American activist (1939–2007)

Stephen Spiro (1939–2007) was a political activist known for his opposition against the Vietnam War and his advocacy of an ideology that opposes abortion, capital punishment, assisted suicide, and euthanasia. Opposing the Vietnam war based on the theory of Just War, he objected to being conscripted, but as the law only allowed for conscientious objection to all wars, he was convicted of avoiding conscription and given a suspended sentence of five years. He was later pardoned by President Gerald Ford.

== Early life ==
Born in the Bronx, Spiro attended Xavier High School in Manhattan. He attended the University of Chicago and later received bachelor's and master's degrees in economics from Fairleigh Dickinson University. While at the University of Chicago, his studies in economics and politics led him to become suspicious of government in all its forms. He joined the Student Peace Union and studied Catholic peace traditions, eventually becoming active in the Catholic Worker movement. He later described himself as a "Biblical anarchist and a radical pacifist."

== Opposition to war ==
Spiro opposed the Vietnam War as not conforming to the Catholic theory of just war. As the conscription laws in the United States allowed for conscientious objection only on the grounds of opposition to all war, Spiro was labeled a "selective conscientious objector" and was convicted of avoiding the draft. His case was championed by the newly formed Catholic Peace Fellowship; Daniel Berrigan, Tom Cornell, and Thomas Merton all lobbied on his behalf. The sincerity of his beliefs were recognized, as he received a five-year suspended sentence for his actions, and he was later pardoned by President Gerald Ford. He was "more proud of the conviction than the pardon" and throughout his life he referred to himself as a "political criminal."
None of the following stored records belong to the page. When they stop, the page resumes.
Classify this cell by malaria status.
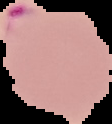

It is parasitized.

The area outside the segmented cell region is set to black. From a thin blood film. Image is 112×124 pixels.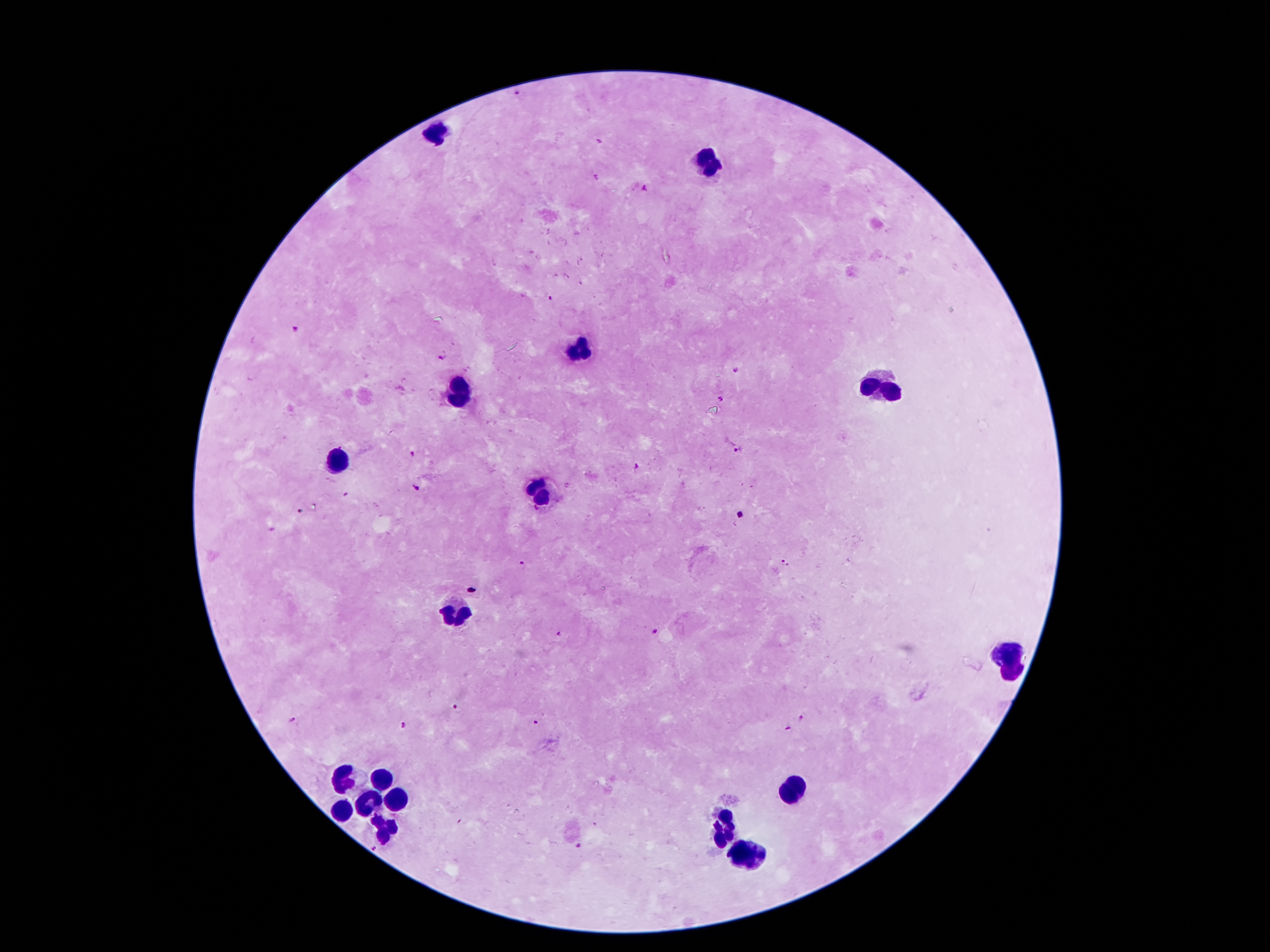

Approximate object centers, in pixels from the top-left corner.
Summary:
  - Leukocyte locations: (x=440, y=134), (x=707, y=160), (x=582, y=350), (x=882, y=387), (x=460, y=392), (x=339, y=463), (x=539, y=492), (x=455, y=611), (x=1009, y=658), (x=345, y=779), (x=384, y=780), (x=791, y=791), (x=393, y=795), (x=371, y=804), (x=341, y=810), (x=384, y=828), (x=726, y=828), (x=750, y=855)
  - Malaria parasite locations: (x=516, y=93), (x=645, y=187), (x=550, y=300), (x=296, y=329), (x=443, y=356), (x=735, y=370), (x=721, y=398), (x=738, y=450), (x=413, y=454), (x=637, y=466), (x=416, y=487), (x=299, y=511), (x=740, y=516), (x=522, y=564), (x=784, y=564), (x=656, y=632), (x=559, y=633), (x=456, y=706), (x=802, y=717), (x=292, y=720), (x=537, y=722), (x=406, y=725), (x=788, y=728), (x=580, y=846), (x=374, y=848)
  - Field of view: single
  - Preparation: thick blood smear
  - Capture: smartphone through the microscope eyepiece
  - Magnification: 100x
  - Stain: Giemsa
  - Image size: 1270×952 pixels
  - Patient malaria status: infected with Plasmodium falciparum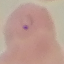
Malaria status: parasitized. Thin smear of blood. Cell patch, automatically extracted from a larger field of view and resized to 64 × 64 pixels. Acquired by smartphone through the microscope eyepiece. Giemsa stain.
Spiro also opposed the Gulf War and the Iraq War. In the last years of his life, he was the President of the New Jersey Catholic Peace Fellowship and he often engaged in counter-recruitment, setting up information tables in front of military recruiting offices in New Jersey.

== Anti-abortion movement ==
Spiro was active in the Right to Life movement. He regularly attended the March for Life and met with legislators. He advocated a consistent life ethic, also known as the seamless garment argument. This argument states that the right to life leads to opposition to abortion, capital punishment and war as a single consistent moral position. He would often bring anti-war signs to anti-abortion rallies (and vice versa), sparking arguments with his fellow protesters.